Does anyone know how to resolve the issue?
If not this specific issue, can someone point me towards an overview of how to do what I want to do: make sure that my application uses the ODAC 11 no matter what?
So as I understand it, the issue was that while Oracle.DataAccess.dll was in the same directory as the app, it could not find its lower-level homies (oci, et al), hence the compatibility error.
Turns out that if you want an application to work with ODAC 11 xcopy deployment regardless of what else the user may have installed on her machine, you need to do 2 things:
Set the PATH environment variable for the process. (I was already doing this.)
Set the ORACLE_HOME environment variable for the process. (I was not doing this.)
Environment.SetEnvironmentVariable("PATH", Environment.CurrentDirectory + "\\oracle\\11.1\\odac;" + Environment.CurrentDirectory + "\\oracle\\11.1\\odac\\bin;", EnvironmentVariableTarget.Process);
Environment.SetEnvironmentVariable("ORACLE_HOME", Environment.CurrentDirectory + "\\oracle\\11.1\\odac", EnvironmentVariableTarget.Process);
EDIT: It's also important to note that Oracle will throw this error not just for environmental issues, but also if one of the files is missing on the target machine. I got this same error on other machines despite the Environment settings because I had Subversion set to ignore directories called "bin", so the OraOps DLL was not being copied to the client.

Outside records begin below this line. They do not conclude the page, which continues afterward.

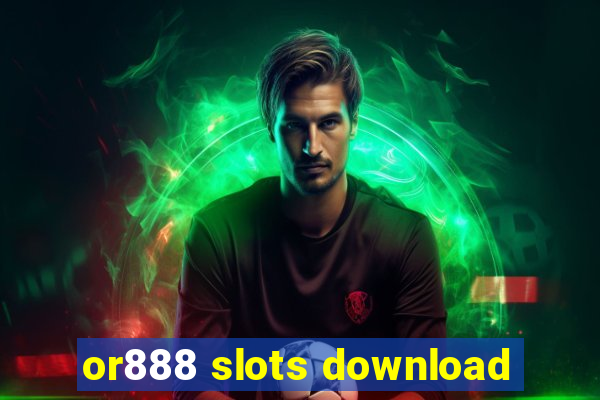 or888 slots download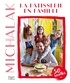 Christophe Michalak - La pâtisserie en famille.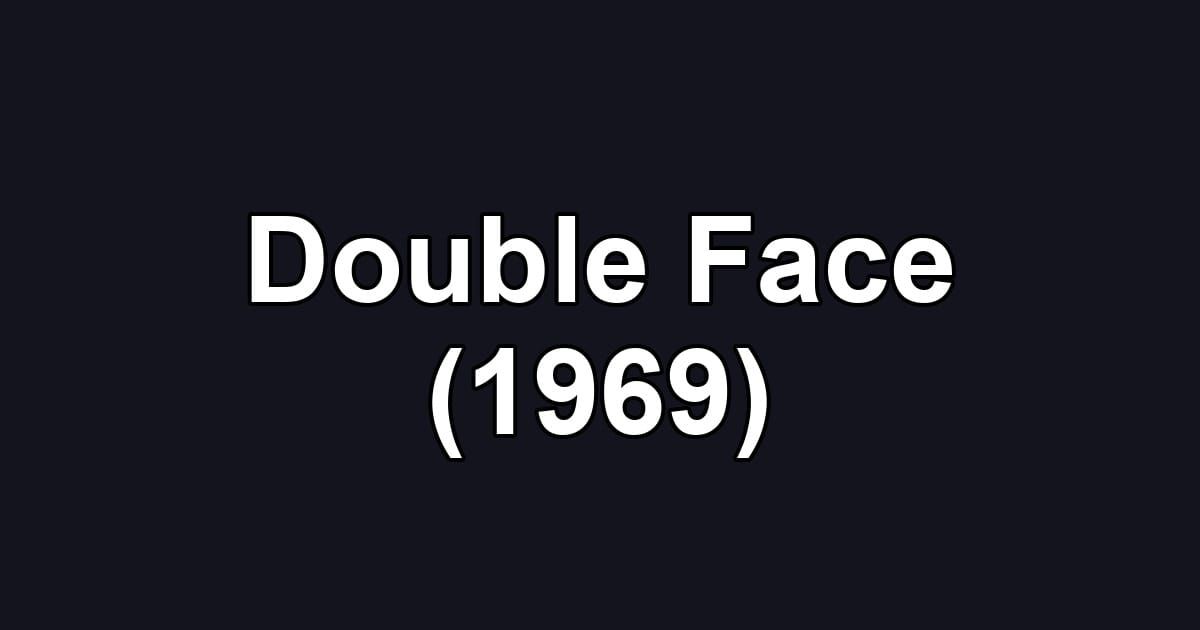Double Face (1969)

An article titled "Deploying ODP.NET with Oracle Instant Client" found at http://alderprogs.blogspot.com/2009/04/deploying-odpnet-with-oracle-instant.html gave what was for me about the best explanation of how to deliver a stripped down xcopy type deployment with your application. Only 5 Oracle DLLs required for support.
That said the answers by ObiWanKenobi and Josh Kodroff provides important additional info which matches with my experience.

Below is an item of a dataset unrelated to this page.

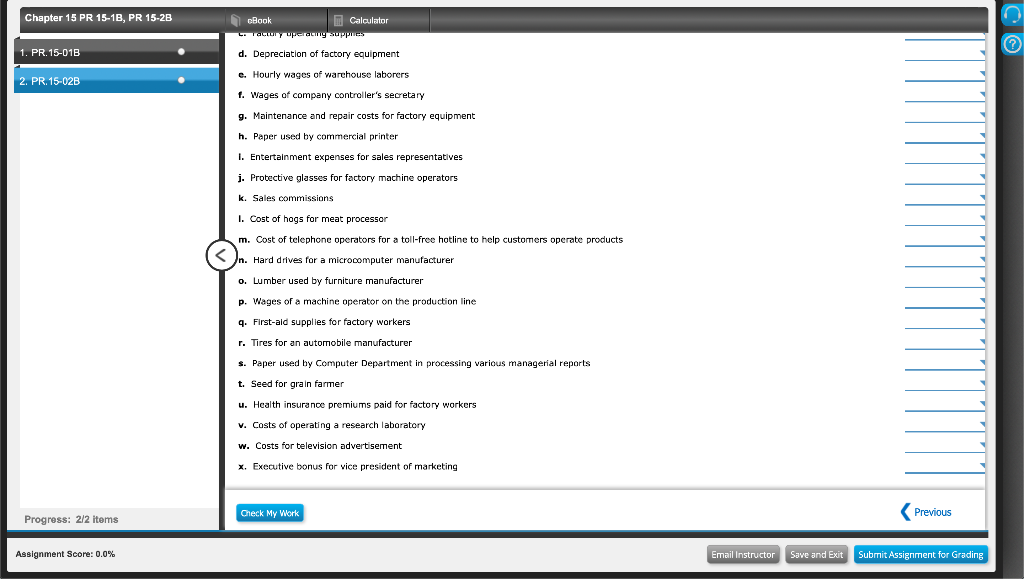 each of the costs as either a product cost or a period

Add to that: http://www.brothersincode.com/post/Oracle-ODPnet-xcopy-deployment-for-aspnet.aspx
You want to force your ODP.NET drivers to use the copy of oci.dll that is in your local folder, instead of the one already installed.
You can force this by either
setting the PATH variable so the system finds your copy of of oci.dll first (as in the answer by Josh Kodroff)
or
you can use ODP.NET configuration section in app.config (or web.config) to explicitly set the value of "DllPath".
For details, see http://ora-00001.blogspot.com/2010/01/odpnet-minimal-non-intrusive-install.html and http://database.in2p3.fr/doc/oracle/Oracle_Database_11_Release_1_(11.1)_Documentation/win.111/e10927/featConfig.htm
If you're using oracle client 10.2.0.1 or 10.2.0.2, Oracle Note 215255.1 indicates that if you apply patchset 10.2.0.3 it fixes the issue. Get the 10.2.0.3 database patch (852MB) and patch the client home. Yes, it's the full database server patchset, but it applies to the client as well.